* Data for the task:
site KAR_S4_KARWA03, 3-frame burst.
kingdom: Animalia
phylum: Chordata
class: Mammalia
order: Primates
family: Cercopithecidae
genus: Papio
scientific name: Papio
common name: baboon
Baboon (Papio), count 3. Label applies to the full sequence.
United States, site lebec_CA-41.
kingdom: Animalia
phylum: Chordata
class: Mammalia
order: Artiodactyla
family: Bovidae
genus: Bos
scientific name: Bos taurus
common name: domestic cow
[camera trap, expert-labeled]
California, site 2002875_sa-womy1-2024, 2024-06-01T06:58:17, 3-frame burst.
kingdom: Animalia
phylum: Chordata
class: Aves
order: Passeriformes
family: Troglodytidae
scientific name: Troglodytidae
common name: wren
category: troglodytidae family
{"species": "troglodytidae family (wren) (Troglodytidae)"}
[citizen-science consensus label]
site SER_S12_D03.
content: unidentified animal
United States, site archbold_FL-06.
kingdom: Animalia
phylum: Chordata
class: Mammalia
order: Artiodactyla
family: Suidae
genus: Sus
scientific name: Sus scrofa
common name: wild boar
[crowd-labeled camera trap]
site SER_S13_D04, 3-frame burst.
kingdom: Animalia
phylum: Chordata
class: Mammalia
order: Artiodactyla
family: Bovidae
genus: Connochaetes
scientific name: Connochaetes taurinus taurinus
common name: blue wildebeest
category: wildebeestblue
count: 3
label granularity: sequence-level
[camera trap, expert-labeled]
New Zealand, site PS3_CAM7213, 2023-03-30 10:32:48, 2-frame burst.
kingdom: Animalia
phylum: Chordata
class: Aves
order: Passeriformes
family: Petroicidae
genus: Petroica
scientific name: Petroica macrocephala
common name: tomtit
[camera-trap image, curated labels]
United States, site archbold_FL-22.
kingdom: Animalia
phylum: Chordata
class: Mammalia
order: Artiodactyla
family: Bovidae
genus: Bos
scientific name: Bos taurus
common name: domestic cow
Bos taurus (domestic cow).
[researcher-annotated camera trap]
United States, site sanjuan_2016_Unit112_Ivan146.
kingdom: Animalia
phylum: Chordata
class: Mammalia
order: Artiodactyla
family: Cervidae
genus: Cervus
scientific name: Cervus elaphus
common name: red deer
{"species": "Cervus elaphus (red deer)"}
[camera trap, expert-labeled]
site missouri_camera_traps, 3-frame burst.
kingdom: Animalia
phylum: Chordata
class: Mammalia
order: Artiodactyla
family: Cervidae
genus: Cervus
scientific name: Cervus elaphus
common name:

* Exercise aim:
Within the listing, how many lines hold the word "United"? Only the number is to be given.

* Solved exercise:
4